"Can't innovate any more, my ass"


In the late 1990s I became quite obsessed with a brilliant wee program called WindowBlinds, which enabled you to replace the Windows UI with whatever you wanted.

My PC spent some time being a Mac, and being a BeOS box, and being a made-up machine from the future - but for all my fiddling I couldn't change the important thing: it's not how a product looks that matters, but how it works. WindowBlinds could change the former, but not the latter.

I was reminded of WindowBlinds today when I watched Apple's WWDC 2013 keynote presentation. On the face of it, iOS 7 looks like a reskin, but there's much more to it than that.

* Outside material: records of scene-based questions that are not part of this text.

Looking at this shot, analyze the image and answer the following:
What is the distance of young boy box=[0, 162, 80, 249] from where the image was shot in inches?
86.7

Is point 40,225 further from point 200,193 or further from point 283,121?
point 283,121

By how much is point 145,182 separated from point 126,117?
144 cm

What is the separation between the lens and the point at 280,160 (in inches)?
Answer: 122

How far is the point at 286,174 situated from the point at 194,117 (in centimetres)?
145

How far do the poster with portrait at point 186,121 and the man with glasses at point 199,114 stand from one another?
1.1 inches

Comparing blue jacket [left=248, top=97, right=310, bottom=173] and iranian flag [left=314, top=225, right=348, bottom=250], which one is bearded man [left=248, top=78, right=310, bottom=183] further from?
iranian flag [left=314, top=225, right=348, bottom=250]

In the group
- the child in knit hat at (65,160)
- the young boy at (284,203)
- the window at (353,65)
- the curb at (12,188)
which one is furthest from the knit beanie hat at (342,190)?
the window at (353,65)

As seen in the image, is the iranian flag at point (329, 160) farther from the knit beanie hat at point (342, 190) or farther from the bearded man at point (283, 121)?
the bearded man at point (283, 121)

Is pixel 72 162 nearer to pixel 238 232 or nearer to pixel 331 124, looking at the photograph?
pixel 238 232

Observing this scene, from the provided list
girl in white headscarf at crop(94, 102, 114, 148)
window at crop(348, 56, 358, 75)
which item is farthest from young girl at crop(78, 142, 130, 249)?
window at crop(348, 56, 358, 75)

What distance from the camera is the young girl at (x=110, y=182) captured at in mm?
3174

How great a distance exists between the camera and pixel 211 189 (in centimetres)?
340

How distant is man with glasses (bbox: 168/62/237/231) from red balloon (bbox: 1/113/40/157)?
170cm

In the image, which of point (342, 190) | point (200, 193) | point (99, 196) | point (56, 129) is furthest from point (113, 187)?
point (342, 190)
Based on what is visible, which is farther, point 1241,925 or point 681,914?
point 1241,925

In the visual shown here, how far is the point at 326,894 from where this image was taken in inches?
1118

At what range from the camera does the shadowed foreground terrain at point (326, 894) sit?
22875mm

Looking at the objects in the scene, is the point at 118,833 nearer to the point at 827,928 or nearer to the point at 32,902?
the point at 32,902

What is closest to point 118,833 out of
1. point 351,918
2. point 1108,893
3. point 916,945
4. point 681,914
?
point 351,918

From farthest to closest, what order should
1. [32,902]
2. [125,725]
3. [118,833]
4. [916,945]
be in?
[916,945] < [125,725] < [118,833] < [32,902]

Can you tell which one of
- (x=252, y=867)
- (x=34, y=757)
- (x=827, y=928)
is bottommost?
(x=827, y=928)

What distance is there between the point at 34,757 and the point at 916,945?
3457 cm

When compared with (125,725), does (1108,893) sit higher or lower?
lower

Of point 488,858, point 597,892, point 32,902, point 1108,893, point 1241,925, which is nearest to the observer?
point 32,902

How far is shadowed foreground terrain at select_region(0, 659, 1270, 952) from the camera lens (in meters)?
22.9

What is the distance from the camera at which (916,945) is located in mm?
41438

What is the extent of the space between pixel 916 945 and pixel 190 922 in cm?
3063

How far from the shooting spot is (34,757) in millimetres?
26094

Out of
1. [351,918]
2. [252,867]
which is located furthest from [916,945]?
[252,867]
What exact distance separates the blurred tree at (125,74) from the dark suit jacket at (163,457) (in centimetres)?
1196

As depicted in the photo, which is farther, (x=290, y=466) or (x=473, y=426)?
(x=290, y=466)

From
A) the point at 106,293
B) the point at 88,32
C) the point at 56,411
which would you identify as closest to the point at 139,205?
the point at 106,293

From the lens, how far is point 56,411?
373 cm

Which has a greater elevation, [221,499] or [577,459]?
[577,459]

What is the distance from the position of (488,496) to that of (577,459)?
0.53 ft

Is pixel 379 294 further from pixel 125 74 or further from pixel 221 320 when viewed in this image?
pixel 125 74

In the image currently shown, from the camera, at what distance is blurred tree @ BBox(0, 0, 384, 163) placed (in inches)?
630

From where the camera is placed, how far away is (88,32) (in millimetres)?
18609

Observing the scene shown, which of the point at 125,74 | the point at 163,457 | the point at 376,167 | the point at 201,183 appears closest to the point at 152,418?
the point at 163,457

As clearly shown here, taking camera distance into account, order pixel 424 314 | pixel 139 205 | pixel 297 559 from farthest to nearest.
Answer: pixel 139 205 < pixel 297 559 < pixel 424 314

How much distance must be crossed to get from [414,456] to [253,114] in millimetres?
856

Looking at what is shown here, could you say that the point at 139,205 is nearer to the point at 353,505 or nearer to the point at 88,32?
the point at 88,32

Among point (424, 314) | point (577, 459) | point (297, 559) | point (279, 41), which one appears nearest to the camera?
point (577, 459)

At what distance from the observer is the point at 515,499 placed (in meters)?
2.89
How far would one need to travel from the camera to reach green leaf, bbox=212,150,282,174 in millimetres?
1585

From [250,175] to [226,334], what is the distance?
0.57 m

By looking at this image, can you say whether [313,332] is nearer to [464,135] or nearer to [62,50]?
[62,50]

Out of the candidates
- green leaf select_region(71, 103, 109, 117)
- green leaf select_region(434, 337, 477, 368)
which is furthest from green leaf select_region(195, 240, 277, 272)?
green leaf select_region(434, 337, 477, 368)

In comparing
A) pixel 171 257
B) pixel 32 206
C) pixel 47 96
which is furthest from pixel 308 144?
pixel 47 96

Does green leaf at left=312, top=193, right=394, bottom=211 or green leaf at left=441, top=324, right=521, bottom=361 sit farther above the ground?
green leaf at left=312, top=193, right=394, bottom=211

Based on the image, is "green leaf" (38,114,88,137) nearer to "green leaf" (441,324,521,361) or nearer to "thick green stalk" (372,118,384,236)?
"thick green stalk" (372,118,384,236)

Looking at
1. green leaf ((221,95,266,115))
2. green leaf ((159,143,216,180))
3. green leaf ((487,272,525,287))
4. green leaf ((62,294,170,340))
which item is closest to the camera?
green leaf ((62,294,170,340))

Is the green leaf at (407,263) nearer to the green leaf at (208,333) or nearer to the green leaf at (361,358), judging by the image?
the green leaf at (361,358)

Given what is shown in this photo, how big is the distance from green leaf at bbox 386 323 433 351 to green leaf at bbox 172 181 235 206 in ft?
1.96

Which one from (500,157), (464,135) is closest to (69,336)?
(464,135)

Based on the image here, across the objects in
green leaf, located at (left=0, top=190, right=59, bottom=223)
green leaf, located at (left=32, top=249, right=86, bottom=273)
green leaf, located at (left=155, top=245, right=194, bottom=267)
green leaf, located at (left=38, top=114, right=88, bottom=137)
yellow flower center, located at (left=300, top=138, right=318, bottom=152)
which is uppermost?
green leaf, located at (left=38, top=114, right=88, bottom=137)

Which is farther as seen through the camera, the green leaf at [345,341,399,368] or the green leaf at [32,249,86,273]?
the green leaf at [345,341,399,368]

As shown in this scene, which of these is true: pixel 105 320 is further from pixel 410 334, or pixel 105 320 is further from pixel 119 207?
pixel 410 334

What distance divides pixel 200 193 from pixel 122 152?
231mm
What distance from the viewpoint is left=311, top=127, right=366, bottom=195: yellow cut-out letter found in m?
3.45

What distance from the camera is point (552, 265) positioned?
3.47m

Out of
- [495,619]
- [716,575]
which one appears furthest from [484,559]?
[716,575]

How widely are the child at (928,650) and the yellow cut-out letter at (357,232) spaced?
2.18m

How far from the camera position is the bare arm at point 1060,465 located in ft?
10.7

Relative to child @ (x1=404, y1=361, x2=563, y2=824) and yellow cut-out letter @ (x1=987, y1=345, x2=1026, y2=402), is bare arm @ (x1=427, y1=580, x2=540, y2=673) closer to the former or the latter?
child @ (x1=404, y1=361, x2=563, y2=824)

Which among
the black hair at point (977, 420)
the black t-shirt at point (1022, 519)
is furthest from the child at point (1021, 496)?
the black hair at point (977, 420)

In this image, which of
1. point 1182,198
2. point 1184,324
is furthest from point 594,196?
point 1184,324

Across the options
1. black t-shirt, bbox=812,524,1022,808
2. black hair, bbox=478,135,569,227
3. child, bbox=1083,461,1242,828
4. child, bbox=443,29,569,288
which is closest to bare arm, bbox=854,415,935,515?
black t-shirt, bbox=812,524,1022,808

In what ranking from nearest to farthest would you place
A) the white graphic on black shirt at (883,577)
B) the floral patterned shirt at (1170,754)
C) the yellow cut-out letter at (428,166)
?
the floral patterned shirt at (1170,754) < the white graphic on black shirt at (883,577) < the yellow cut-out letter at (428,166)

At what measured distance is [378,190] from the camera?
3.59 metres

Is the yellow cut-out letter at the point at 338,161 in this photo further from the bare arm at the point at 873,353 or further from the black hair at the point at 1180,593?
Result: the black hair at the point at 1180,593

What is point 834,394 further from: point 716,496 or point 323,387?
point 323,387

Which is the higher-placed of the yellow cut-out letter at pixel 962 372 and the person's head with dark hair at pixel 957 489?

One month later there's a brand new and completely unexpected-looking Mac Pro (wags have already dubbed it the iBin and the Tube), a whole new version of iOS, a new version of OS X, Haswell MacBook Airs, a music discovery app, iWork for iCloud, new versions of iWork (for the desktop) and iOS for cars. As Phil Schiller put it: "Can't innovate any more my ass."

What was interesting about the keynote wasn't just the products or Apple's obvious confidence, though. The politics were interesting too. Android received plenty of kickings, but with the exception of the inevitable Windows 8 dig Microsoft escaped relatively unscathed - and when Tim Cook unleashed Tim's World of Numbers as he so loves to do, the numbers were used to hammer Google, not Microsoft.

By an amazing coincidence, Apple's partner for Siri's web search results turned out to be not Google, but Bing. I might be reading too much into things, but I felt that Apple's relationship with Facebook showed signs of cooling too.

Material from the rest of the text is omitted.